_EXERCISE DETAILS:_ In the data below, which lines hold the word "United"? Copy them.

Stored items:
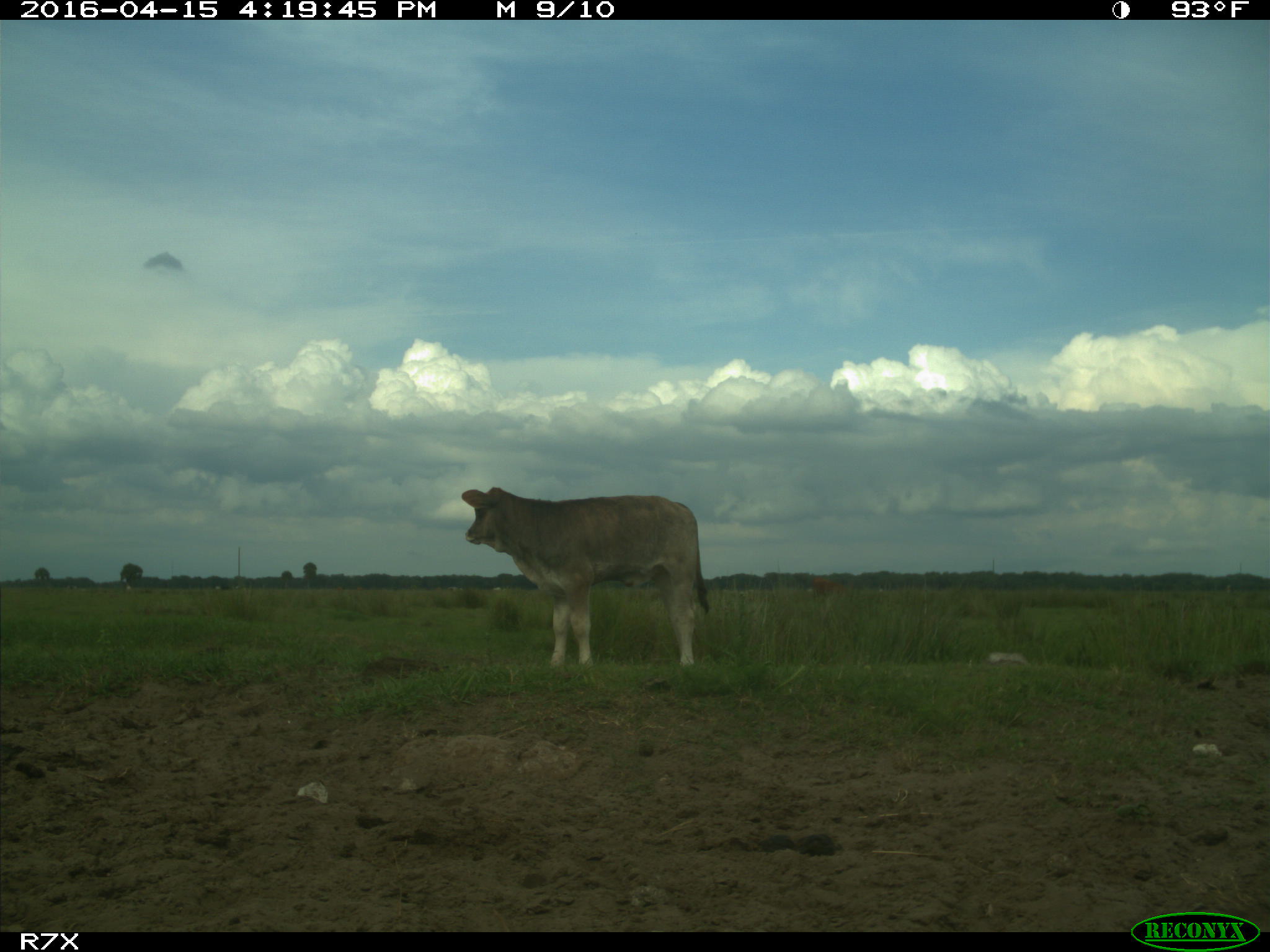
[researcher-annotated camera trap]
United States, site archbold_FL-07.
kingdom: Animalia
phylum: Chordata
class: Mammalia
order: Artiodactyla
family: Bovidae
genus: Bos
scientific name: Bos taurus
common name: domestic cow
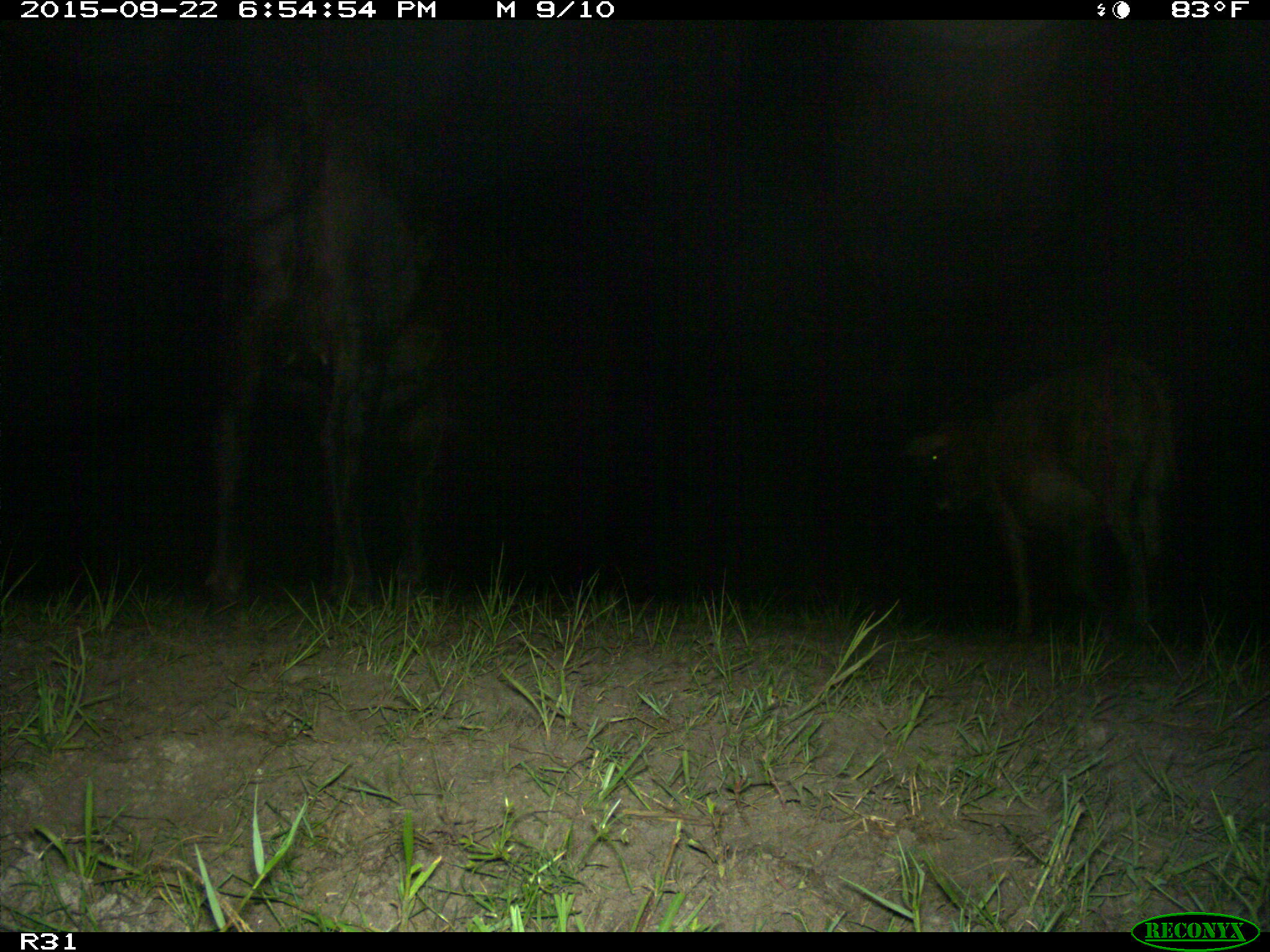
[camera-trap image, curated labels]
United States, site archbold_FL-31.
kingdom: Animalia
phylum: Chordata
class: Mammalia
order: Artiodactyla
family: Bovidae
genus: Bos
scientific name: Bos taurus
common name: domestic cow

_THE COMPLETED TASK:_
United States, site archbold_FL-07.
United States, site archbold_FL-31.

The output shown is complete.